Salah satu perhatian utama Pemkab Banjar adalah persoalan pemasungan terhadap Orang Dengan Gangguan Jiwa (ODGJ) maupun Orang Dengan Masalah Kejiwaan (ODMK).

Habib Idrus menginstruksikan agar tidak ada lagi kasus pemasungan di Kabupaten Banjar. Pemerintah daerah diminta hadir sejak tahap deteksi dini, pendampingan hingga memastikan penderita memperoleh pengobatan yang dibutuhkan, termasuk ketersediaan obat di puskesmas.

“Tantangan terbesar kita adalah stigma yang menganggap gangguan jiwa sebagai aib. Di sinilah peran TPKJM. Kita harus menjadi agen perubahan yang mengedukasi masyarakat bahwa gangguan jiwa adalah penyakit yang bisa diobati dan dikendalikan, bukan sesuatu yang harus dikucilkan,” katanya.

Ia berharap rapat kerja tersebut menghasilkan langkah konkret, di antaranya memperkuat pendataan penderita gangguan jiwa di setiap desa, meningkatkan koordinasi rujukan dari puskesmas ke rumah sakit serta memperluas edukasi kepada masyarakat.

Program rehabilitasi setelah perawatan juga dinilai penting agar ODGJ tidak hanya mendapatkan pengobatan, tetapi juga dapat kembali berdaya dan beraktivitas di tengah masyarakat.

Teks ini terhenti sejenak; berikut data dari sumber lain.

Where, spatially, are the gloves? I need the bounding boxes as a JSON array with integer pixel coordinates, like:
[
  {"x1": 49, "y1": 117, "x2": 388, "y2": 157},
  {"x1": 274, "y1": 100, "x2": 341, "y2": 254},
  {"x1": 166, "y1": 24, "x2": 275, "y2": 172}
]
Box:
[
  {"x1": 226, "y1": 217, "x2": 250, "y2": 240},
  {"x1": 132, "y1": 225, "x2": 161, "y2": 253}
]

Sementara itu, Kepala Dinas Kesehatan Kabupaten Banjar H Noripansyah mengatakan rapat kerja TPKJM merupakan agenda tahunan untuk menyatukan berbagai unsur dalam penanganan kesehatan jiwa.

Tim tersebut melibatkan unsur Forkopimda, Dinas Sosial, Bapperida, Kementerian Agama, TNI, Polri, Satpol PP dan Damkar.

Menurut Noripansyah, semakin solidnya koordinasi lintas sektor diharapkan mampu meningkatkan skrining sekaligus memperluas cakupan pelayanan kesehatan jiwa.

Berdasarkan data terakhir Dinas Kesehatan Kabupaten Banjar, tercatat 1.153 orang mengalami gangguan kejiwaan.

Namun, jumlah tersebut belum tentu menggambarkan kondisi sebenarnya. Masih terdapat kemungkinan kasus yang belum terdeteksi atau belum dilaporkan, termasuk warga yang masih mengalami pemasungan.

“Masih ada beberapa yang dipasung. Mudah-mudahan bisa kita tindak lanjuti lebih baik lagi. Dengan tim ini kita bisa meningkatkan cakupan. Bukan berarti naiknya angka itu tidak bagus, artinya kita bisa bersinergi lebih baik lagi agar pelayanan kesehatan jiwa di Kabupaten Banjar semakin baik,” pungkasnya.

Pemkab Banjar berharap penguatan TPKJM dapat membuat penanganan kesehatan jiwa semakin terintegrasi, sekaligus mengubah cara pandang masyarakat agar ODGJ tidak lagi dikucilkan, melainkan mendapatkan pengobatan, pendampingan dan kesempatan untuk kembali beraktivitas secara layak.